• **Exercise prompt**
Take the lines below from the one with "Sejumlah mama muslim" through the one with "TuS D2 im Spiel" and print only them, exactly. Don't print the pictures.

• **Information supplied**

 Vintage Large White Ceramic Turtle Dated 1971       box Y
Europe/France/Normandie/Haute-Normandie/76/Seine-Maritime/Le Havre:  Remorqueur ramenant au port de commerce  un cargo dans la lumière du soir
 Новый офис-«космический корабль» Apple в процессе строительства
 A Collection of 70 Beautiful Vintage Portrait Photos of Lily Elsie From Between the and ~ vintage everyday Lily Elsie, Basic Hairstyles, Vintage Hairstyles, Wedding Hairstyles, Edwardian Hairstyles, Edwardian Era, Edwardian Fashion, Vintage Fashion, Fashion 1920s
--
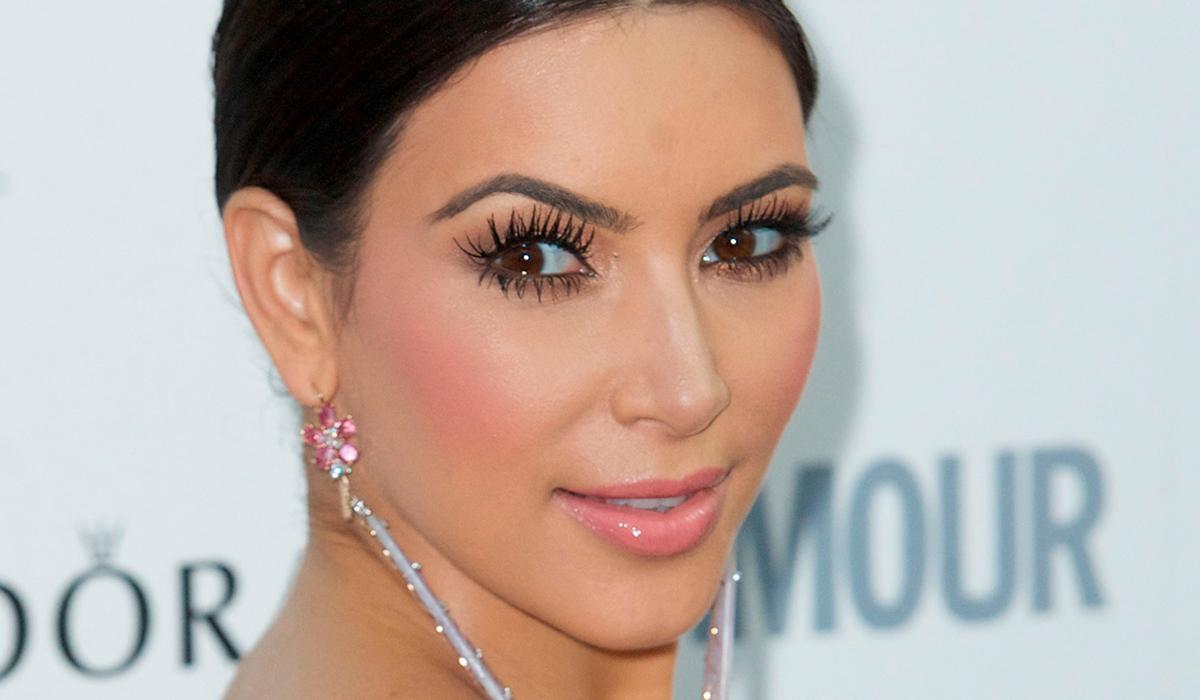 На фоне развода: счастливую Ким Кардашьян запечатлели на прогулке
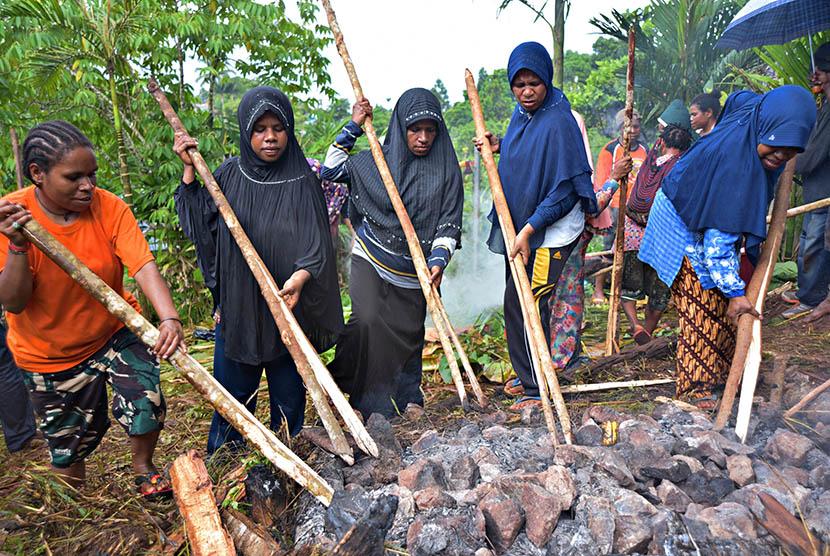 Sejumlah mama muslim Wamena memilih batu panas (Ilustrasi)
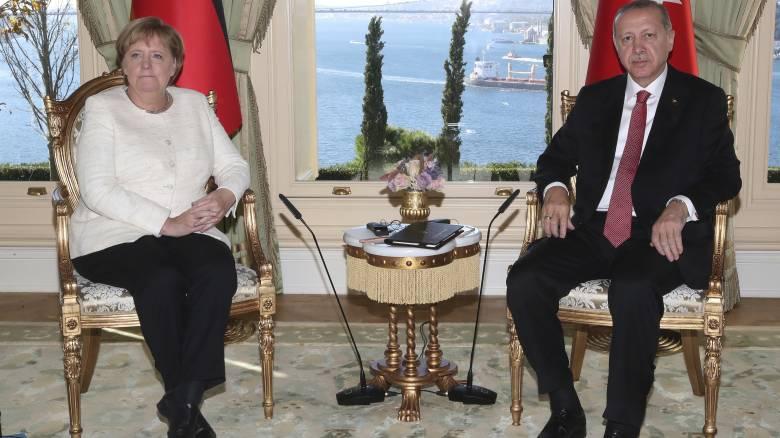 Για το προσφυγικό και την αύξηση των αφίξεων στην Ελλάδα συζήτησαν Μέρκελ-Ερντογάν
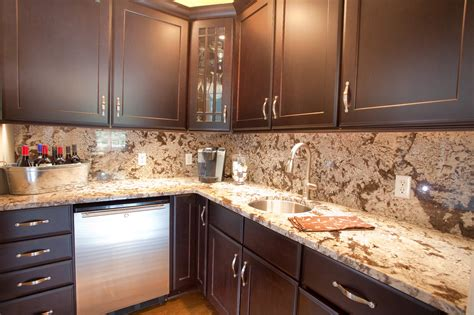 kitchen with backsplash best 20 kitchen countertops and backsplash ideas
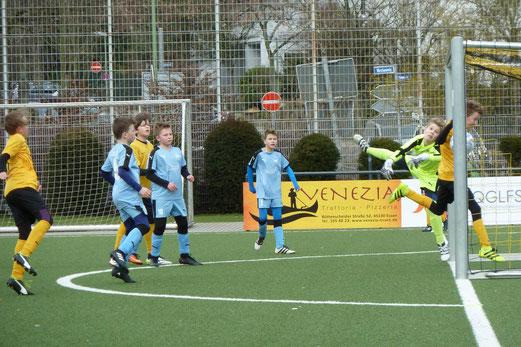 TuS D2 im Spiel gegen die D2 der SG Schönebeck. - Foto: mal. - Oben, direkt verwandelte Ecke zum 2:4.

• **Solution for this problem**
 Sejumlah mama muslim Wamena memilih batu panas (Ilustrasi)
 Για το προσφυγικό και την αύξηση των αφίξεων στην Ελλάδα συζήτησαν Μέρκελ-Ερντογάν
 kitchen with backsplash best 20 kitchen countertops and backsplash ideas
 TuS D2 im Spiel gegen die D2 der SG Schönebeck. - Foto: mal. - Oben, direkt verwandelte Ecke zum 2:4.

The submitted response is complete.